A Exact gravitational plane wave confusion

1. Jun 21, 2016

pervect

Staff Emeritus
I've been looking for a simple exact, gravitational plane wave solution. Working from Wiki's short article on Brinkmann coordinates, I have what appears to be a simple exact solution - but it's significance and interpretation is confusing me a bit.

$$g = (y^2 - x^2) \, h(u) \, du \otimes du + du \otimes dv + dv \otimes du + dx \otimes dx + dy \otimes dy$$

The Einstein tensor is zero.
The Riemann is non-zero:

$$R = \frac{\partial}{\partial v} \, h(u) \,(dx \, du\, dx - dx \,dx\, du - dy\, du \,dy + dy \,dy \,du ) + \frac{\partial}{\partial x} \, h(u) \,(-du \, du \,dx - du \,dx \,du) + \frac {\partial}{\partial y} \, h(u) \,(du \,du \,dy - du \,dy \,du)$$

The confusion arises when we try to find an orthonormal space-time basis.

For instance, if we take
$$e_i = \left[ \frac {\frac{\partial}{\partial v} - \frac{\partial}{\partial u} } {\sqrt{2+h(u)(x^2-y^2)}} , \quad \frac{\partial}{\partial x}, \quad \frac{\partial}{\partial y}, \quad \frac {\frac{\partial}{\partial u} + \left( 1 + h(u)(x^2 - y^2 )\right) \frac{\partial}{\partial v} } {\sqrt{2+h(u) (x^2-y^2) }} \right]$$

we find that $e_i \cdot e_j = \delta^i{}_j$, but our basis fails to make sense when $2+h(u) (x^2-y^2) = 0$

I'm basically not sure what to make of this physically. Can we say the metric is non-singular, and that it's just impossible to have a global orthonormal space-time split? Or are there some singularity issues with the metric (but the components of the Riemann look fine before we tried to find an orthnormal basis).

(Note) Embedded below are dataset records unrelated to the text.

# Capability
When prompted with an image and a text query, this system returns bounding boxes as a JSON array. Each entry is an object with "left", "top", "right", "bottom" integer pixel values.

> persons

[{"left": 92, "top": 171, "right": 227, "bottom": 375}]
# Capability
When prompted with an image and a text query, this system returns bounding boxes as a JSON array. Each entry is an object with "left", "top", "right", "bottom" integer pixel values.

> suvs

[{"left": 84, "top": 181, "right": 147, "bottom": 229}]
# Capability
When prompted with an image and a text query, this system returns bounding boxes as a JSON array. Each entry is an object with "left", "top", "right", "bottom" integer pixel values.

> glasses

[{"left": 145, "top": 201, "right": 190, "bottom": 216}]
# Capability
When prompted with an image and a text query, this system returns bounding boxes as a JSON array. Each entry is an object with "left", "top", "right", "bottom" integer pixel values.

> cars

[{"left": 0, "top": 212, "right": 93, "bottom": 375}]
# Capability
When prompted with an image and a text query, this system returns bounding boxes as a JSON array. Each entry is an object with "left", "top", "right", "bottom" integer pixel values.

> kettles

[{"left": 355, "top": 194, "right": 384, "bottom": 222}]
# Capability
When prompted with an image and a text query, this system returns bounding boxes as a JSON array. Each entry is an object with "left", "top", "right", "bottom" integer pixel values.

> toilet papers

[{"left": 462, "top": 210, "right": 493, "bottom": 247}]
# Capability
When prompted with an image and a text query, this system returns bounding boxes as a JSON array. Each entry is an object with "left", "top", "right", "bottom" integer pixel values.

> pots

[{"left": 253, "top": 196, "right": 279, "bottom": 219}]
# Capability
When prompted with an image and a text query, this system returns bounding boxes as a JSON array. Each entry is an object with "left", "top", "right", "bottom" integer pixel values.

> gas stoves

I suppose the other question I should ask is if this really is a gravitational plane wave solution. I'm pretty sure it's exact, unless there's an error in calculationg the Einstein tensor as zero.

2. Jun 22, 2016

haushofer

3. Jun 22, 2016

martinbn

Equations (2.66) and (2.67) in the notes.

4. Jun 22, 2016

pervect

Staff Emeritus
Thank you both! There's a lot to absorb, but (2.66) is basically the same line element I was looking at, except for minor formatting differences (writhing 2 du dv as du dv + dv du and introducing h(u)).

5. Jun 23, 2016

martinbn

In section 2.6, there is a neat proof that all curvature invariants are zero. In section 2.7, he shows that there can be singularities but only at points where the metric components are singular (as functions). So, my guess is that your space-time is non-singular and you only have coordinate problems. It is not clear to me whether there can be or not a global orthonormal basis.

6. Jun 23, 2016

pervect

Staff Emeritus
I suppose one productive step would be to think about the geodesics in this space-time. Which entails solving the geodesic equations - well, perhaps there is some other approach, but it's the one that comes to mind.

If we set h(u) equals one, the computer algebra spits out a fair number of Killing vectors, but it doesn't look good for $\partial / \partial x$ and $\partial / \partial y$ remaining finite :(. Which looks bad for geodesic completeness.

Without setting h(u) to one, finding the Killing vectors seems to be difficult.

7. Jun 26, 2016

martinbn

The geodesics are considered in section 2.3. If the function $h(u)$ is defined and regular for all $u$, then there are no incomplete geodesics.